Empathy with strangers can be learned

Posted on December 23, 2015

Photo source: Flickr

Conflicts between people from different nationalities and cultures often stem from a lack of empathy or compassion for “the stranger”. More empathy for members of other groups could thus encourage peaceful coexistence. A study conducted by the University of Zurich examined whether empathy with strangers can be learned and how positive experiences with others influence empathic brain responses.

Surprising behaviour influences learning
The researchers measured brain activation in participants who had had positive experiences with a member of their own group (in-group member) or another group (out-group member). During the test, the participants expected to receive painful shocks to the backs of their hands. However, they also discovered that a member of their own or another group could pay money to spare them pain. The brain activation while observing pain in a person from one’s own or another group was recorded before and after these experiences.

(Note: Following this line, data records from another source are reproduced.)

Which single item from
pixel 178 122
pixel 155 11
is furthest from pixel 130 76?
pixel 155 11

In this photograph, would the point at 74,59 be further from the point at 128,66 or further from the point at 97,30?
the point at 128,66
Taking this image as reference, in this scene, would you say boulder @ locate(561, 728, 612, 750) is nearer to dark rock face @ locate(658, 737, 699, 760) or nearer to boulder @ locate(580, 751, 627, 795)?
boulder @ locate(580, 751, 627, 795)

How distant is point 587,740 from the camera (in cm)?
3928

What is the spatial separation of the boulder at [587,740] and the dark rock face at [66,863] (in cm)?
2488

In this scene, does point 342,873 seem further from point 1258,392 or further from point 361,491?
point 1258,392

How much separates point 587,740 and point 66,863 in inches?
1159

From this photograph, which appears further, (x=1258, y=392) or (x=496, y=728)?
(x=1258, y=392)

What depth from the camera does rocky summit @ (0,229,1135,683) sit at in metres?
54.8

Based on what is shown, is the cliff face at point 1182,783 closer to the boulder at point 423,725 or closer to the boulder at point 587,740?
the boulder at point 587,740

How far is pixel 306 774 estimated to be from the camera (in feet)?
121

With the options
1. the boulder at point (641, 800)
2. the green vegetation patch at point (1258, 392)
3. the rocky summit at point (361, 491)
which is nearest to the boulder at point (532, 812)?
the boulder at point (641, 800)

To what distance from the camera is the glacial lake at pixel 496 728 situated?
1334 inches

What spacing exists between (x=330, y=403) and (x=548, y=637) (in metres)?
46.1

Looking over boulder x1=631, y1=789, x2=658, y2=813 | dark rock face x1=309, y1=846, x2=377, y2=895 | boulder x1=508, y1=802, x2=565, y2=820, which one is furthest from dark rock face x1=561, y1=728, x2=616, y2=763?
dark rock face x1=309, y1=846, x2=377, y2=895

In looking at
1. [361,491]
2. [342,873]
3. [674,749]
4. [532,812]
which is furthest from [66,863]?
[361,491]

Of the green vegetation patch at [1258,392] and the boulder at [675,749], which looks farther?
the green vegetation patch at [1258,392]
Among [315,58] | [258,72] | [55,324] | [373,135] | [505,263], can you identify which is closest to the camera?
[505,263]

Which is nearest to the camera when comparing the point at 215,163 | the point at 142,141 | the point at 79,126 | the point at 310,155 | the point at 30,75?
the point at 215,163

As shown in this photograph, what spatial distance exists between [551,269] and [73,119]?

At the beginning of the study, the stranger’s pain triggered a weaker brain activation in the participant than if a member of his or her own group was affected. However, only a handful of positive experiences with someone from the stranger’s group led to a significant increase in empathic brain responses if pain was inflicted on a different person from the out-group. The stronger the positive experience with the stranger was, the greater was the increase in neuronal empathy.

The increased empathic brain response for the out-group is driven by a neuronal learning signal that develops through surprisingly positive experiences with a stranger. “These results reveal that positive experiences with a stranger are transferred to other members of this group and increase the empathy for them,” says Hein.